Anne Schroeder propose, à travers « Histoire(s) de femme(s) », en salles mercredi, un documentaire sur l’émancipation des femmes au Luxembourg de 1919 à nos jours.
En 2001, la réalisatrice, productrice et désormais coordinatrice du BTS cinéma et audiovisuel du lycée des Arts et Métiers Anne Schroeder sortait son documentaire Histoire(s) de jeunesse(s). Dix-sept ans plus tard, elle récidive avec Histoire(s) de femme(s).
Après s’être intéressée aux différentes générations de jeunes et à leur rupture avec la génération précédente, elle se penche sur l’émergence et l’évolution de la cause féministe, de l’émancipation de la femme à travers des images d’archives, des manifestations récentes et des interviews de Luxembourgeoises de différentes générations et classes sociales. Un documentaire bien fait et instructif, tantôt drôle, tantôt énervant.

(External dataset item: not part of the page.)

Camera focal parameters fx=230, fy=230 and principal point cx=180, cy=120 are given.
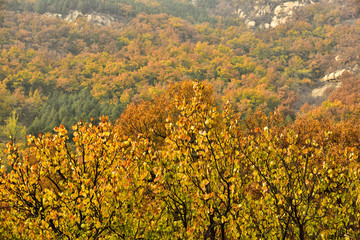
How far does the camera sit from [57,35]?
350 ft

C’est à Paris que débutent les 70 minutes d’Histoire(s) de femme(s), le nouveau documentaire d’Anne Schroeder. Le 21 janvier 2017, jour de la Marche des femmes. Les images ne sont pas très belles, le cadre pas très travaillé, ça bouge dans tous les sens, mais l’important est ailleurs, dans le chiffre. Dix mille manifestants, ce jour-là à Paris, 5 millions partout dans le monde.
Une manière de replonger dans le passé. Toujours à Paris, en 1971, toujours pour les droits des femmes, puis plus loin jusqu’en 1919. C’est là que les Luxembourgeoises obtiennent le droit de vote. Mais ce n’est pas pour autant que les femmes peuvent faire ce qu’elles veulent. Il existe bien déjà un lycée pour filles dans la capitale, mais ce n’est que pour les filles de la haute société, apprend-on.
«Un tablier et un imperméable»
Et c’est parti pour 100 ans de batailles pour les droits des femmes, pour l’égalité des sexe. À travers une voix off sur des images d’archives et 18 intervenantes dont on ne découvrira les noms que lors du générique de fin – une manière, expliquera la réalisatrice, que chacune représente l’ensemble d’une génération, d’une classe sociale, etc. – on part de la femme quasiment esclave à la maison, sous la responsabilité légale du père, puis du mari, de ces jeunes filles qui n’avaient pas le droit de lire et devaient se concentrer sur leur tricot et on assiste à leur lente libération.
Le droit de choisir son école, de pouvoir «regarder les garçons», de sortir de la maison – «un tablier et un imperméable, c’était ça ma vie», dit une femme interviewée –, de travailler – 12 heures par jour à l’époque ! –, au moins jusqu’au mariage. «À l’époque, c’était différent», note simplement une intervenante. Ne serait-ce que parce que certaines femmes avaient jusqu’à 18 enfants et en perdaient encore beaucoup en bas âge. D’où cette autre lutte, plus tard, pour la contraception, l’avortement, le divorce… contre le pouvoir masculin, politique et religieux !
« Ce n’est pas terminé »
C’est le temps du MLF (Mouvement de libération des femmes), des manifs, de l’engagement militant, des premières élues, de la «sororité»… sorte de prémices des actuels MeToo, Time’s Up… Le film, de facture classique, laisse volontairement de côté le sujet des violences domestiques, ce qui n’enlève rien à sa force.
Ce siècle d’évolution est on ne peut plus énervant quand on le regarde avec des yeux d’aujourd’hui. Comment a-t-on pu faire ça ? Laisser faire ? Comment nos mères, grands-mères, arrière-grands-mères ont-elles pu accepter ça ? Comment nos femmes, nos filles, nos amies peuvent-elles encore accepter tout un tas de contraintes aujourd’hui ? Car comme le dit fort bien le film, «ce n’est pas terminé».
Histoire(s) de femme(s) est un film utile qui parvient, malgré le sujet, à rester léger et devient même parfois très drôle. Un film qui sortira dans quasiment toutes les salles grand-ducales, en VO sous-titrée en français ainsi qu’en version française.